**LISTED RECORDS**
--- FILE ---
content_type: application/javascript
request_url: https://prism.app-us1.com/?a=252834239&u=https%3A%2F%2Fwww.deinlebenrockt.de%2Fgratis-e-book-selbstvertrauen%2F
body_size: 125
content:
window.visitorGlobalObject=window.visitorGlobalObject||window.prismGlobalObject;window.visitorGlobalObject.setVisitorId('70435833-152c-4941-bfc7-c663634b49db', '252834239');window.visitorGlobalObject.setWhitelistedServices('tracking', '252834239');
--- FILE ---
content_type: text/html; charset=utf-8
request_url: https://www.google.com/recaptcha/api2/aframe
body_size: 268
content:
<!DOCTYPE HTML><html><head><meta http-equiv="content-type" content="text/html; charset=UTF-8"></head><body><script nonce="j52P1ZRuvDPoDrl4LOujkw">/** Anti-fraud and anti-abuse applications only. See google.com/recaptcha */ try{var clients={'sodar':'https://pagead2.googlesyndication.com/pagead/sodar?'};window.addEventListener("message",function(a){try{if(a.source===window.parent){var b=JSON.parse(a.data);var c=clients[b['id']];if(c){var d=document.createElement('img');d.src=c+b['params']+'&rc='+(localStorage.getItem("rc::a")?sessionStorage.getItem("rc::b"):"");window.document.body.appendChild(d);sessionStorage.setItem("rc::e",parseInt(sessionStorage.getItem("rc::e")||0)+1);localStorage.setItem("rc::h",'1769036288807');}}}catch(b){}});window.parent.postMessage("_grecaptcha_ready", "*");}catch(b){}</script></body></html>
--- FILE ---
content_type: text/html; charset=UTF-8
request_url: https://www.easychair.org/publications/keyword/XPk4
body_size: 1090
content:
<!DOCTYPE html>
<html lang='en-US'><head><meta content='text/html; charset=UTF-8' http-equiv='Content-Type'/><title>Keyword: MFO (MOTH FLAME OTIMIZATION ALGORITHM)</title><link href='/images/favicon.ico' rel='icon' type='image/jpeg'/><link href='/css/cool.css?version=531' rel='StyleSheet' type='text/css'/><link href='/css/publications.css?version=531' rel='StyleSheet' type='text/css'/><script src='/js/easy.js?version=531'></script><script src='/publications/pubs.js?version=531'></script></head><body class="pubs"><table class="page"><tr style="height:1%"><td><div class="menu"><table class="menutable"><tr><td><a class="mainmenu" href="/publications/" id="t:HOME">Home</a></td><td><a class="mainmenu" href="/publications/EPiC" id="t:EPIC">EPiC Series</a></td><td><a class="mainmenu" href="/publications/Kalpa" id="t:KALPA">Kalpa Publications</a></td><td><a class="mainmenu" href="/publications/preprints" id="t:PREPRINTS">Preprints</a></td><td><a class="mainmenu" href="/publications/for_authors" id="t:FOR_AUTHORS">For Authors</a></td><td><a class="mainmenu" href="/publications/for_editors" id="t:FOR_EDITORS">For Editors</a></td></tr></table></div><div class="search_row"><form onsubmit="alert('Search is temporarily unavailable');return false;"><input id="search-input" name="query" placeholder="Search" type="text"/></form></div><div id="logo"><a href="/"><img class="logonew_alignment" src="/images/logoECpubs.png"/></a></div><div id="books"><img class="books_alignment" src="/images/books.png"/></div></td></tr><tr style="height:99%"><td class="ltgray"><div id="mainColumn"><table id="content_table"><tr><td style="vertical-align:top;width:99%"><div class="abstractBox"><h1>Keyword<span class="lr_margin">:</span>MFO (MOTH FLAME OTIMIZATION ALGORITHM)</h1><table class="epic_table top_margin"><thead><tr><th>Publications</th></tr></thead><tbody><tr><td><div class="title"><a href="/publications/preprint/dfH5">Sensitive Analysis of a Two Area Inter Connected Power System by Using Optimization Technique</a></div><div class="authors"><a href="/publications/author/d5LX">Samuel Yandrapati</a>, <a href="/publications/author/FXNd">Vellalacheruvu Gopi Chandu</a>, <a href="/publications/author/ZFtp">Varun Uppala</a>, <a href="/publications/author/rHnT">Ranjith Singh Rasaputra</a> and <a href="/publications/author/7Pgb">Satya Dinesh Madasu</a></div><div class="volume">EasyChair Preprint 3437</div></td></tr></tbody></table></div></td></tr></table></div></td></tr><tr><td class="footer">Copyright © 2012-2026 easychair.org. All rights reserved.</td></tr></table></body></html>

**WHAT TO PRODUCE**
Filter the entries down to the lines that include the string "recaptcha".

**RESPONSE AREA**
request_url: https://www.google.com/recaptcha/api2/aframe
<!DOCTYPE HTML><html><head><meta http-equiv="content-type" content="text/html; charset=UTF-8"></head><body><script nonce="j52P1ZRuvDPoDrl4LOujkw">/** Anti-fraud and anti-abuse applications only. See google.com/recaptcha */ try{var clients={'sodar':'https://pagead2.googlesyndication.com/pagead/sodar?'};window.addEventListener("message",function(a){try{if(a.source===window.parent){var b=JSON.parse(a.data);var c=clients[b['id']];if(c){var d=document.createElement('img');d.src=c+b['params']+'&rc='+(localStorage.getItem("rc::a")?sessionStorage.getItem("rc::b"):"");window.document.body.appendChild(d);sessionStorage.setItem("rc::e",parseInt(sessionStorage.getItem("rc::e")||0)+1);localStorage.setItem("rc::h",'1769036288807');}}}catch(b){}});window.parent.postMessage("_grecaptcha_ready", "*");}catch(b){}</script></body></html>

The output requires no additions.